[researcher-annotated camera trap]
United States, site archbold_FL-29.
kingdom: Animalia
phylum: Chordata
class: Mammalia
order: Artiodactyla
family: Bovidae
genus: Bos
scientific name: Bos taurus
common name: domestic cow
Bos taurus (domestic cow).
...
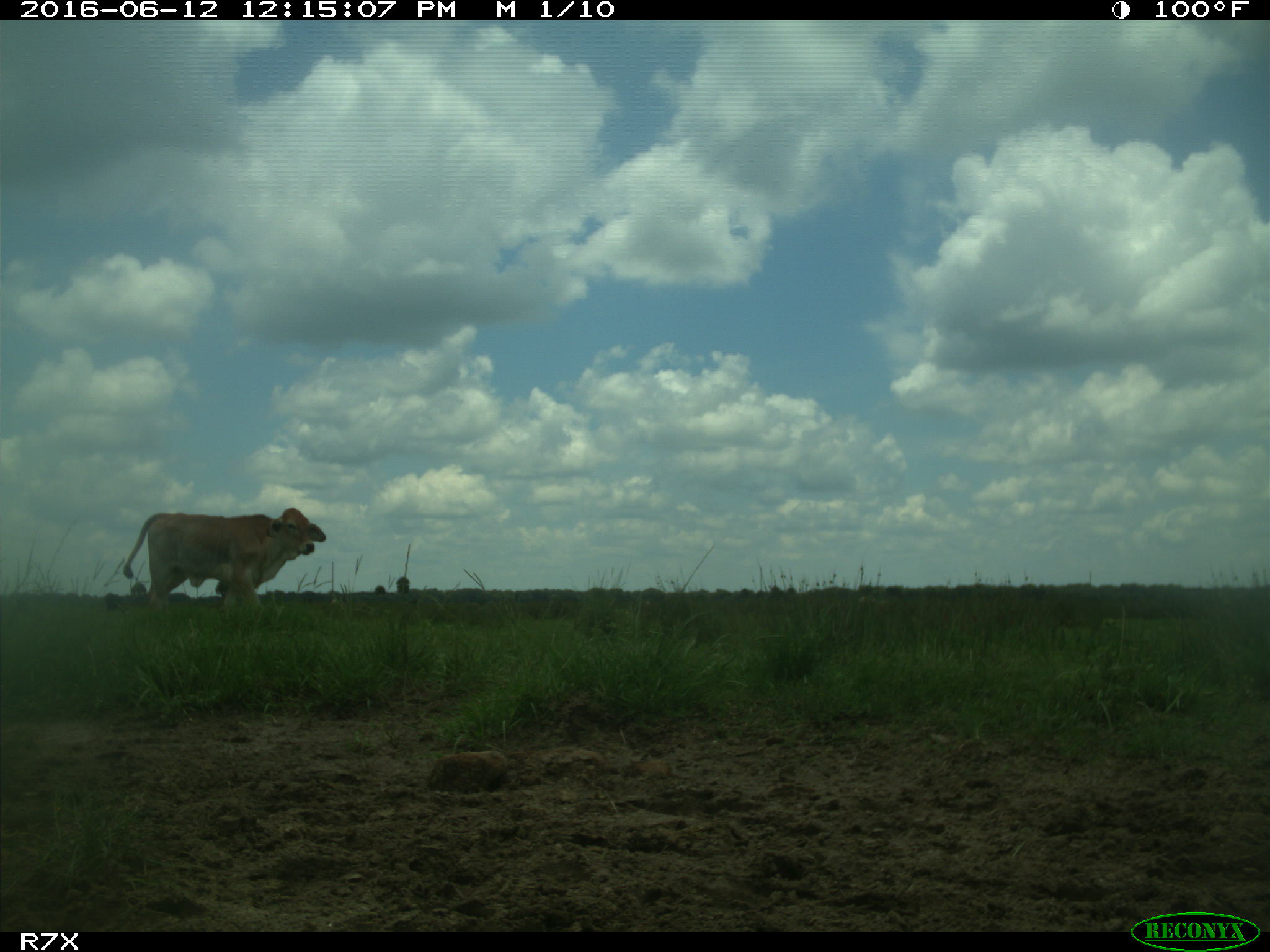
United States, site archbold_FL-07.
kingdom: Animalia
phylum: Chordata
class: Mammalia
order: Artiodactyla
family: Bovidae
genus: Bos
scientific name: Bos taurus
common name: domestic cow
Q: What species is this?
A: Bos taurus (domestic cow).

[DIRECTIONS FOR THIS TASK] What lines above contain the word "States"? Return each such line.

[PROBLEM SOLUTION]
United States, site archbold_FL-29.
United States, site archbold_FL-07.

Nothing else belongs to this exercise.